• [SOURCE MATERIAL]
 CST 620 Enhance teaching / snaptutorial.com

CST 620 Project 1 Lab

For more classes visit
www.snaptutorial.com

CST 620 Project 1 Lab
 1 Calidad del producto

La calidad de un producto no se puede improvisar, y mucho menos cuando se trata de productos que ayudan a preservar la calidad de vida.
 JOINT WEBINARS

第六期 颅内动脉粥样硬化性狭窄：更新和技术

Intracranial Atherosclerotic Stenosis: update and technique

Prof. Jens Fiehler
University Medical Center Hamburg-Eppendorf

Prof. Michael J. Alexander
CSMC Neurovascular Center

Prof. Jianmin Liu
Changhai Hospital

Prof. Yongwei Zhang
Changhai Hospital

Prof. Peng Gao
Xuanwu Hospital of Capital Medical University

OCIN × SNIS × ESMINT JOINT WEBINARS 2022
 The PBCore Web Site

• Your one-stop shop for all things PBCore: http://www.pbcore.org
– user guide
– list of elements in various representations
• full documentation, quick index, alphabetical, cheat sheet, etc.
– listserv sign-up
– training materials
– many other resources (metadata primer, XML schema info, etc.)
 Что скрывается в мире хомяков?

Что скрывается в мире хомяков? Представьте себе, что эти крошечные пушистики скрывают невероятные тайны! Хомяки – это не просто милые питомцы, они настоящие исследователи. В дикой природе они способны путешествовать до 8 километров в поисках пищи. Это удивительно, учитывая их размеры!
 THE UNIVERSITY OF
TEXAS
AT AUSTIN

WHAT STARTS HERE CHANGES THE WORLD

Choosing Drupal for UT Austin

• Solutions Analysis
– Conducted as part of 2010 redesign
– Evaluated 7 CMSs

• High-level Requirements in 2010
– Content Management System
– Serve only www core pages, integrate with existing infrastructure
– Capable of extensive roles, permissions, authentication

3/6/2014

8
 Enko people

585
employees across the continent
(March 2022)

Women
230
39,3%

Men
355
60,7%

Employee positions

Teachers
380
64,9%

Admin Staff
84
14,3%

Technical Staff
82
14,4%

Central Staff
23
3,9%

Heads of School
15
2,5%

• [PROBLEM TO SOLVE] Give only the lines from the one holding "Xuanwu Hospital of Capital Medical University" through the one holding "WHAT STARTS HERE CHANGES THE WORLD", each restated exactly as it appears above.

• [ANSWER BELOW]
Xuanwu Hospital of Capital Medical University

OCIN × SNIS × ESMINT JOINT WEBINARS 2022
 The PBCore Web Site

• Your one-stop shop for all things PBCore: http://www.pbcore.org
– user guide
– list of elements in various representations
• full documentation, quick index, alphabetical, cheat sheet, etc.
– listserv sign-up
– training materials
– many other resources (metadata primer, XML schema info, etc.)
 Что скрывается в мире хомяков?

Что скрывается в мире хомяков? Представьте себе, что эти крошечные пушистики скрывают невероятные тайны! Хомяки – это не просто милые питомцы, они настоящие исследователи. В дикой природе они способны путешествовать до 8 километров в поисках пищи. Это удивительно, учитывая их размеры!
 THE UNIVERSITY OF
TEXAS
AT AUSTIN

WHAT STARTS HERE CHANGES THE WORLD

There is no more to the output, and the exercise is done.